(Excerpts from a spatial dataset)
################

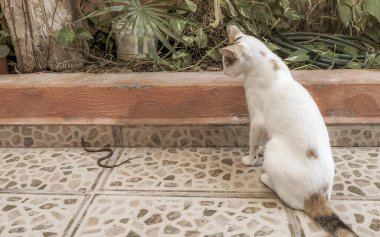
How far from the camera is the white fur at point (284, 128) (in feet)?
3.28

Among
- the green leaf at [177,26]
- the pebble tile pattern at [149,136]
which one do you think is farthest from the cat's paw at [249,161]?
the green leaf at [177,26]

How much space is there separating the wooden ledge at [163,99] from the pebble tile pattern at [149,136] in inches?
1.2

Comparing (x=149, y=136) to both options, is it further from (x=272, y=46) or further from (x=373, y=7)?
(x=373, y=7)

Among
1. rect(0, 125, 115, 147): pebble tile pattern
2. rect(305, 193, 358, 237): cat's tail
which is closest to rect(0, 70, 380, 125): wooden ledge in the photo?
rect(0, 125, 115, 147): pebble tile pattern

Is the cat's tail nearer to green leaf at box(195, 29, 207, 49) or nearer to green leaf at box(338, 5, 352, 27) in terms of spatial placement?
green leaf at box(195, 29, 207, 49)

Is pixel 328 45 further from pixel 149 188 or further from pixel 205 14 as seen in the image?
pixel 149 188

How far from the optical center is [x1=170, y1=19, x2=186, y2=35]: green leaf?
1529 mm

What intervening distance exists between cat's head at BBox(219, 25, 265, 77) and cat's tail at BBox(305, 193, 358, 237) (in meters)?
0.45

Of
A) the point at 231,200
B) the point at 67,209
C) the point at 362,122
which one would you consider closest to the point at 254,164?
the point at 231,200

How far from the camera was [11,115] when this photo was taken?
4.77 ft

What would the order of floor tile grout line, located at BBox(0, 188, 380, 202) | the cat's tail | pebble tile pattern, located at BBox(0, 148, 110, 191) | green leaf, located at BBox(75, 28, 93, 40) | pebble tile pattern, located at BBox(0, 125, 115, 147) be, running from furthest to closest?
green leaf, located at BBox(75, 28, 93, 40) → pebble tile pattern, located at BBox(0, 125, 115, 147) → pebble tile pattern, located at BBox(0, 148, 110, 191) → floor tile grout line, located at BBox(0, 188, 380, 202) → the cat's tail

################

- **What to produce**:
Restate the final lines of the listing above word for word, beginning at the line that contains "How much space".

- **Solution for this exercise**:
How much space is there separating the wooden ledge at [163,99] from the pebble tile pattern at [149,136] in inches?
1.2

Comparing (x=149, y=136) to both options, is it further from (x=272, y=46) or further from (x=373, y=7)?
(x=373, y=7)

Among
1. rect(0, 125, 115, 147): pebble tile pattern
2. rect(305, 193, 358, 237): cat's tail
which is closest to rect(0, 70, 380, 125): wooden ledge in the photo?
rect(0, 125, 115, 147): pebble tile pattern

Is the cat's tail nearer to green leaf at box(195, 29, 207, 49) or nearer to green leaf at box(338, 5, 352, 27) in terms of spatial placement?
green leaf at box(195, 29, 207, 49)

Is pixel 328 45 further from pixel 149 188 or further from pixel 205 14 as seen in the image?
pixel 149 188

How far from the optical center is [x1=170, y1=19, x2=186, y2=35]: green leaf?
1529 mm

What intervening distance exists between cat's head at BBox(219, 25, 265, 77) and cat's tail at BBox(305, 193, 358, 237) (in meters)?
0.45

Of
A) the point at 231,200
B) the point at 67,209
C) the point at 362,122
which one would you consider closest to the point at 254,164?
the point at 231,200

How far from the camera was [11,115] when this photo was taken?
4.77 ft

What would the order of floor tile grout line, located at BBox(0, 188, 380, 202) | the cat's tail | pebble tile pattern, located at BBox(0, 148, 110, 191) | green leaf, located at BBox(75, 28, 93, 40) | pebble tile pattern, located at BBox(0, 125, 115, 147) be, running from furthest to closest?
green leaf, located at BBox(75, 28, 93, 40) → pebble tile pattern, located at BBox(0, 125, 115, 147) → pebble tile pattern, located at BBox(0, 148, 110, 191) → floor tile grout line, located at BBox(0, 188, 380, 202) → the cat's tail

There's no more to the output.